### TEXTO PROPORCIONADO
-.-.-

Por Antonio Jiménez-Blanco Carrillo de Albornoz

 

Todos los medios se han hecho eco la triste noticia del fallecimiento y, por supuesto, han recordado algunos de los puestos que desempeñó: Ministro de Justicia (1977-79) y Presidente del Congreso de los Diputados (1079-1982), para ser nombrado luego en el Consejo de Estado -su hogar en cuanto funcionario del cuerpo de Letrados- como miembro permanente. Allí ha trabajado casi cuarenta años.

No se trata ahora de volver con lo mismo, ni tampoco de repetir por enésima vez la cantinela de cotejar los rasgos de quienes se metieron en política en la transición (aquellos cinco años, de 1977 a 1982, valen como todo un mundo: representan eso que se conoce como «el pasado que no pasa») y los que, con mucha menos calidad intelectual y personal, hoy desempeñan ese oficio. Es un discurso que, por obvio, no ha lugar a reproducir de nuevo.

-.-.-

### LISTADO APORTADO
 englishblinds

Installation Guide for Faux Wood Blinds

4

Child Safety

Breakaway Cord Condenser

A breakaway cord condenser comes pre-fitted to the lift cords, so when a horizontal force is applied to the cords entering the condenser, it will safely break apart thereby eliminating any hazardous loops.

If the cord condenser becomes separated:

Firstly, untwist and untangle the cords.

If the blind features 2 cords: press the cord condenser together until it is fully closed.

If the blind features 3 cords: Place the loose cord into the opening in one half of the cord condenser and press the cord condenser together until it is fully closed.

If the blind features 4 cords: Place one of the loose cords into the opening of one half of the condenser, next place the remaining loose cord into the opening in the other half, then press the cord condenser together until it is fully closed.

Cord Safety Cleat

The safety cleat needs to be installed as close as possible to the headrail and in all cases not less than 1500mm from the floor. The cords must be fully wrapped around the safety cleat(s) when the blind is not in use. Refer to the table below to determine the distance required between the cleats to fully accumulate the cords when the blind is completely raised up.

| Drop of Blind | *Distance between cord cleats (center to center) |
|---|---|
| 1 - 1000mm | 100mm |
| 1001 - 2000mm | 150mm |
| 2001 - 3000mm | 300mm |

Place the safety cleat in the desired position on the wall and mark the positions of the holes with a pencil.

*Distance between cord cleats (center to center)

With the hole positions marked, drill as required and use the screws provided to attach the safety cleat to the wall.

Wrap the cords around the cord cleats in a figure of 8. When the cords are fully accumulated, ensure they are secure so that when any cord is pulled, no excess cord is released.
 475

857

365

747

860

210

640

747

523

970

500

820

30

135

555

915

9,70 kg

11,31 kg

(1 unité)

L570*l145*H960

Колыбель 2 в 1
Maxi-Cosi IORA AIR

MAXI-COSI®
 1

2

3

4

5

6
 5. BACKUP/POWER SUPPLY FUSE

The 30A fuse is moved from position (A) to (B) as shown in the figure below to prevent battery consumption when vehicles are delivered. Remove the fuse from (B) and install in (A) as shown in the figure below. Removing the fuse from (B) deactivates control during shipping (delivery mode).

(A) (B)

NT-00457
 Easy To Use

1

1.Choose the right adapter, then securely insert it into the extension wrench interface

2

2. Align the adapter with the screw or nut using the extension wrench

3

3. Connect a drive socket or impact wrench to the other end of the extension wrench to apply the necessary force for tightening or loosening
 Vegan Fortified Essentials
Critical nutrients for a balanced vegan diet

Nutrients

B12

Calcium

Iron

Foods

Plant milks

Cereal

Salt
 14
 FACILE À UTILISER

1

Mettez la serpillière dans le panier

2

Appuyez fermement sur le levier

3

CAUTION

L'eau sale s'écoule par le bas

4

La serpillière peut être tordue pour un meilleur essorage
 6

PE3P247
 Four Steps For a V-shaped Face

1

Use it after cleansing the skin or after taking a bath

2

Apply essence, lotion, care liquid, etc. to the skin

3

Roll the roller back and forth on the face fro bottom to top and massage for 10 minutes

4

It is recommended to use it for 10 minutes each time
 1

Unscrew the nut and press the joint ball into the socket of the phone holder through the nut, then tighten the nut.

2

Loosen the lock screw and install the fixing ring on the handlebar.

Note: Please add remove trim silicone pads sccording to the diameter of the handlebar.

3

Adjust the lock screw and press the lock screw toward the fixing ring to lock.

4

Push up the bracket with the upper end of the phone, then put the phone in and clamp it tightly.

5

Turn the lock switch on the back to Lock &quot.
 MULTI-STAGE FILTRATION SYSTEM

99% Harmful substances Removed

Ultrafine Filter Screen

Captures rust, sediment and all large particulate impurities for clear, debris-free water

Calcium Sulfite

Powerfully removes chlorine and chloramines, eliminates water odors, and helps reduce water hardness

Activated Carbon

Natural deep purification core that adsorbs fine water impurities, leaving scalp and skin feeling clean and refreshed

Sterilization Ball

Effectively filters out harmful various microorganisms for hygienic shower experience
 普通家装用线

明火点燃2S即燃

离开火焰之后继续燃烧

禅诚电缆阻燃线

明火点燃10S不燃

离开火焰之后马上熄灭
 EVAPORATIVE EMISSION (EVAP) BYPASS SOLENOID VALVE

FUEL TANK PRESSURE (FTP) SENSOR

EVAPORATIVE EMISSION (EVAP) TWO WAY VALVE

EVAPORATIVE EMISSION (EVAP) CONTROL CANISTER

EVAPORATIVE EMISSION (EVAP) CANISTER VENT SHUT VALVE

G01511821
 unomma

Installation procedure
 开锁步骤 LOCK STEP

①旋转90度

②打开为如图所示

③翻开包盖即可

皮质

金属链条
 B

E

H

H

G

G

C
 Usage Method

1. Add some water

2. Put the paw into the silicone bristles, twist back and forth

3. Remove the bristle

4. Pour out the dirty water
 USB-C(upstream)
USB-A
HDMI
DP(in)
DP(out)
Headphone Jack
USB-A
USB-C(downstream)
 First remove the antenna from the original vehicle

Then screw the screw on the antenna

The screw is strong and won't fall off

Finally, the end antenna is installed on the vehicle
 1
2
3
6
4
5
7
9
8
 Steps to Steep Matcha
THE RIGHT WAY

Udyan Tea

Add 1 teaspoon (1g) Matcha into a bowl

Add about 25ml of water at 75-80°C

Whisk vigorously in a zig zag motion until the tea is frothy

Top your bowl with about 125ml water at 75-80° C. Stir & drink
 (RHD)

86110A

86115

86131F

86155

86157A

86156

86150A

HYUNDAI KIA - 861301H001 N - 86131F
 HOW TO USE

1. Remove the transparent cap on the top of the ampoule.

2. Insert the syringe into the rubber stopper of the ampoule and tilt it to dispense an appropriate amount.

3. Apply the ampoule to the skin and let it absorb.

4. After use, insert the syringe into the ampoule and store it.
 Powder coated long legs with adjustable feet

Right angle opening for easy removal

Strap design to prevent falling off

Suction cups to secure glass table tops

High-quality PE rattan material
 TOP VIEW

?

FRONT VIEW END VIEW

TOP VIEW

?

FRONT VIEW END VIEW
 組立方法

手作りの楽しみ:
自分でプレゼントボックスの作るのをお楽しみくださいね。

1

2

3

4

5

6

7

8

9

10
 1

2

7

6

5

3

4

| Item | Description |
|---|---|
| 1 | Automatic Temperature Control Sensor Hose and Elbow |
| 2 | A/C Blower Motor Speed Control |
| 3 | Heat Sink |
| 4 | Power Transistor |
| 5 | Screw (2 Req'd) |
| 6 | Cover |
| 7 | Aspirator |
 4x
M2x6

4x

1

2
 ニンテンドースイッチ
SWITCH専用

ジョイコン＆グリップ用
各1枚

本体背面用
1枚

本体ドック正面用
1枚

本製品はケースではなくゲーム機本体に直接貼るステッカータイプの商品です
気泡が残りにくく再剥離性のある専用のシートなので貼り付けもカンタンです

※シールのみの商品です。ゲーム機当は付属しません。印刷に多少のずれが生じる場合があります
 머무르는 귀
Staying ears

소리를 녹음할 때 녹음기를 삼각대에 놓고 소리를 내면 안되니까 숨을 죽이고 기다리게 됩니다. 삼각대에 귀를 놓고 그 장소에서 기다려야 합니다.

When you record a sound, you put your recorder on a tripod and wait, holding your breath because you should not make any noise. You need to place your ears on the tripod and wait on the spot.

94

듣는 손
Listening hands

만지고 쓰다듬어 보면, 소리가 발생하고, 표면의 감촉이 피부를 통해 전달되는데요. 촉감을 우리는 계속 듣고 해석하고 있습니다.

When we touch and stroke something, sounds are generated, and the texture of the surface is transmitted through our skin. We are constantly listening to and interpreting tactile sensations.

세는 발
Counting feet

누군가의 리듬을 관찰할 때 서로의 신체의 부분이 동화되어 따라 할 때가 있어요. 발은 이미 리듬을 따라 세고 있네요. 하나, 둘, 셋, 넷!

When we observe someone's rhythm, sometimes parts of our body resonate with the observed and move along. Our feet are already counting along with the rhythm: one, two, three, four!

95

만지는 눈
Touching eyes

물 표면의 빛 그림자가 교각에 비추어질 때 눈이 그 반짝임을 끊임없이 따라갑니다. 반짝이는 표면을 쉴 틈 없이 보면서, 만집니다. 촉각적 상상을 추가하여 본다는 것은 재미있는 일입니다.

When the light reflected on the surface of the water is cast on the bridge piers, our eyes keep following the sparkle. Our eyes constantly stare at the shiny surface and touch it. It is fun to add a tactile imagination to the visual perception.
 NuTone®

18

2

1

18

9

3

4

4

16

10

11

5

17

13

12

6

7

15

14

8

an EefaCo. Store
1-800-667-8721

-.-.-

### CONJUNTO DE TAREAS
1. Extrae del texto sobre el fallecimiento el fragmento que va desde "Por Antonio Jiménez-Blanco" hasta "casi cuarenta años.".
2. Reescribe de forma más breve el párrafo del texto sobre el fallecimiento que empieza con "No se trata ahora de volver con lo mismo", conservando sus datos principales.
3. Según el texto sobre el fallecimiento, ¿cuánto tiempo trabajó como miembro permanente en el Consejo de Estado?

### RESPUESTAS
1.
Por Antonio Jiménez-Blanco Carrillo de Albornoz

 

Todos los medios se han hecho eco la triste noticia del fallecimiento y, por supuesto, han recordado algunos de los puestos que desempeñó: Ministro de Justicia (1977-79) y Presidente del Congreso de los Diputados (1079-1982), para ser nombrado luego en el Consejo de Estado -su hogar en cuanto funcionario del cuerpo de Letrados- como miembro permanente. Allí ha trabajado casi cuarenta años.

2. No se pretende repetir lo ya dicho ni volver a comparar a quienes entraron en política en la transición (1977-1982, «el pasado que no pasa») con quienes hoy ejercen ese oficio con mucha menos calidad intelectual y personal. Ese discurso, por obvio, no merece reproducirse.

3. Casi cuarenta años.